It’s easy to take the focus off your financial behaviors when you’re busy trying to build a successful business. But as Thomas Corley, author of Rich Habits: The Daily Habits of Successful People found when he spent five years researching the financial habits of “wealthy people” ( defined as having annual income of $160,000+ and net worth of $3.2 million), the sum total of all your little financial habits has major bearing on whether you’ll be a rich entrepreneur, or a poor one.
Here are ten small but mighty financial behaviors all entrepreneurs should embrace.
1. Check in with your finances each month. You can’t manage financial activity you don’t know about. In Corley’s research, 94% of the “wealthy” respondents (many of whom were “self-made”) were in the habit of balancing their checkbooks and checking in with their finances at the end of each month to see where they stood—compared to just 32% of the “poor” respondents, who he defined as those with a liquid net worth of less than $5,000.
Though it can be tempting to look the other way when your bank account isn’t where you want it to be, keeping your eye on your eye on the financial facts of your business ensures you can choose your best course of action, versus being left to react to whatever the competitive environment presents.

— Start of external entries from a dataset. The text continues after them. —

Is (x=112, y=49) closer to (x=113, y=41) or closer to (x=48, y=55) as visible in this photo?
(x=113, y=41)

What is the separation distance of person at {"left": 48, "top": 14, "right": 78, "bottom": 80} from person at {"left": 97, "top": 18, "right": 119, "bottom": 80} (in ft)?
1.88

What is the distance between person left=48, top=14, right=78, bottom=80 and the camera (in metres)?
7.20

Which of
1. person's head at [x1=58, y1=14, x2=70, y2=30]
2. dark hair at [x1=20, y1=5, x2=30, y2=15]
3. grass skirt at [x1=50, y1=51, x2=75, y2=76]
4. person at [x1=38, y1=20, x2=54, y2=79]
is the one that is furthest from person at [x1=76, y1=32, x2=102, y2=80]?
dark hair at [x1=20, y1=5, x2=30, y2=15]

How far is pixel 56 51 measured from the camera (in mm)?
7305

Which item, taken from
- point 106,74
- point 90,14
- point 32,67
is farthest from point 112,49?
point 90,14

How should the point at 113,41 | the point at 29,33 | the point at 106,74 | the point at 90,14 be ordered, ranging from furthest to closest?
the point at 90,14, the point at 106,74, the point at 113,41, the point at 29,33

2. Use credit cards strategically. Credit cards may feel like the easiest place to turn when you’re boot strapping a business, but their high interest rates and potential impact on your personal credit score can jeopardize your long term financial success– particularly if you charge expenses you can’t cover in full. Not only did Corley’s data indicate only 5% of the rich carry a balance on their credit card (compared to 90% of the poor), those that did never let their credit card balance exceed $5,000.

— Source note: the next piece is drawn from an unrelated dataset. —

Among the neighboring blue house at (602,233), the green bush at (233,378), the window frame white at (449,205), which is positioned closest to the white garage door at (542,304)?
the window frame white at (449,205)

3. Put your goals on paper. What are your financial goals for your business today, this week, this month—and this year? How close are you to reaching them? Ask these questions habitually, and hold yourself accountable. Nearly 70% of the rich respondents to Corley’s study said they always write down their goals; 67% of them set new goals each year—and 62% set new goals for each day.

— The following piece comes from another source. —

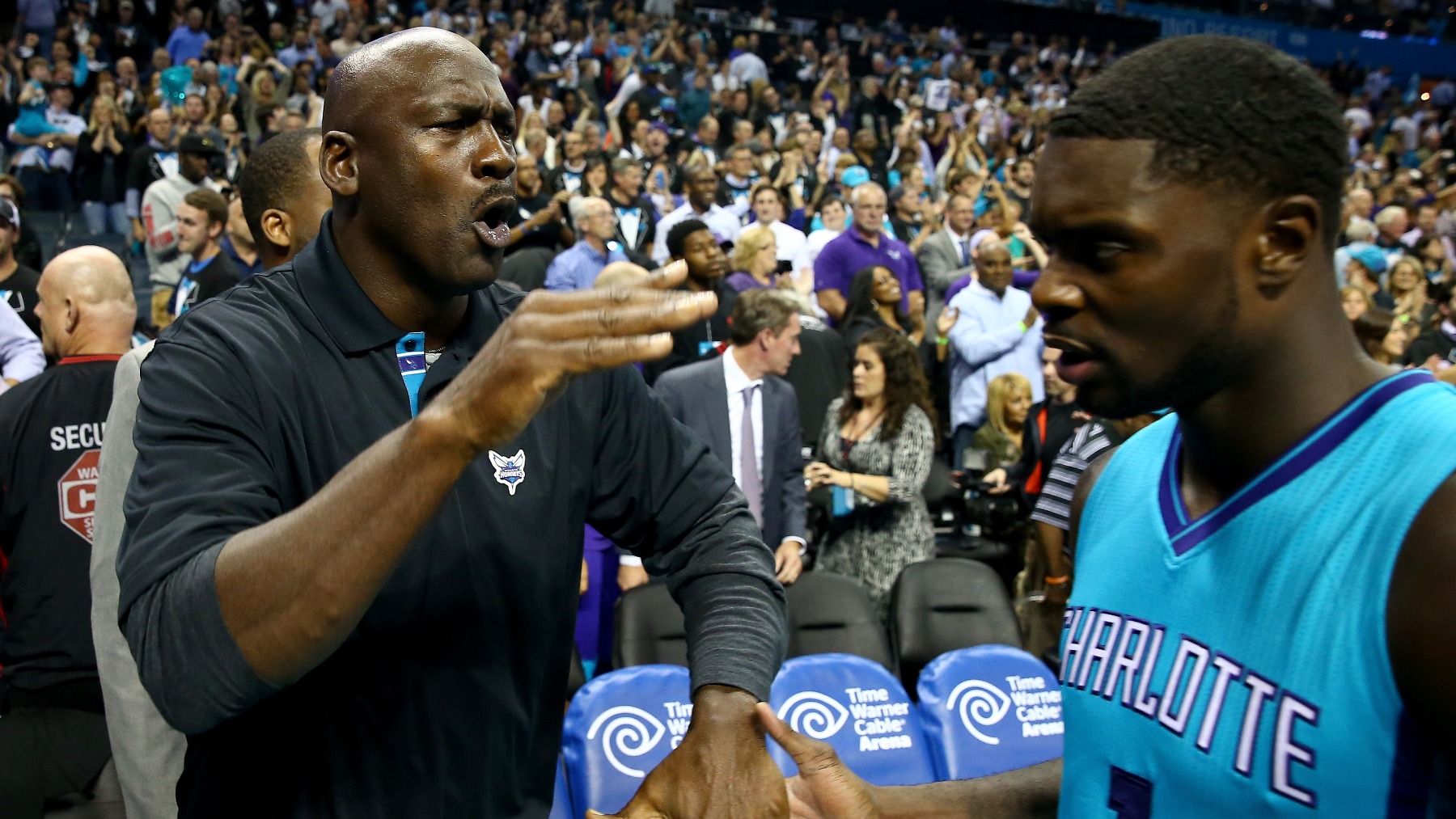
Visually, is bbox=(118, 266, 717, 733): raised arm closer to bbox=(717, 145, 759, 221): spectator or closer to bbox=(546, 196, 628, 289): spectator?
bbox=(546, 196, 628, 289): spectator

4. Use the professionals to your advantage. Admitting you are not a financial expert doesn’t make you a less successful entrepreneur; it makes you wise. In fact, 100% of the “wealthy” respondents to Corley’s study use a certified public accountant to guide them in their financial decisions. (As an entrepreneur, you have the added bonus of being able to deduct those professional fees as a cost of doing business when you file taxes).
5. Be your own brand ambassador. Who you know can help you succeed as a business owner, but you have to invest the time to build your personal entrepreneurial brand. More than 60% of the wealthy respondents to Corley’s study said that “self-promoting” is important to obtaining financial success; more than half use their lunch hour to network, and nearly 80% spent at least five hours a month making new business connections.
6. Don’t put all your eggs in one bucket. Owning a business isn’t unlike investing in the stock market. Though opportunities for the greatest rewards often involve risk, you’re less exposed to uncertainty—and better primed for success–when you diversify. Consider ways to reduce your own dependence on own sole source of income: 65% of the wealthy respondents in Corley’s study had at least three income streams.
7. Stay aware of your financial surroundings. Staying in tune with the broader financial environment that impacts your businesses’ finances—including interest rates, lending options, investment opportunities, global stock market activity and changes in tax laws– equips you to be proactive in your conversations with financial professionals—even if you ultimately rely on their advice. Nearly half of the “wealthy” surveyed by Corley they regularly read financial news from credible sources like the Wall Street Journal.
8. Value all of your relationships. You may work for yourself (and even by yourself), but to be a financially successful entrepreneur, your relationships and ability to reach your business goals are not mutually exclusive. Of the wealthy Corley studied, 80% made phone calls to tell the people they know “happy birthday,” to connect during life events, and simply to check in and say hello. Nearly 90% said that their relationships are critical to financial success.
9. Establish a savings cushion. Saving money can be hard when you’re not even sure you’re in a financial position to collect a steady salary, but the wealthy in Corley’s study all saved at least 10% of more of their net income—and all contributed at least something to retirement. Regardless of how much money you’re able to draw as the business owner, make sure you consistently pay yourself—in a savings account, and self-employed retirement plan— every time payday comes.
10. Don’t forget the feeling of being cash-strapped. Even when business is going well and it seems you have plenty of cash—spend wisely. Nearly 70% of the wealthy surveyed described their spending habits as “frugal.”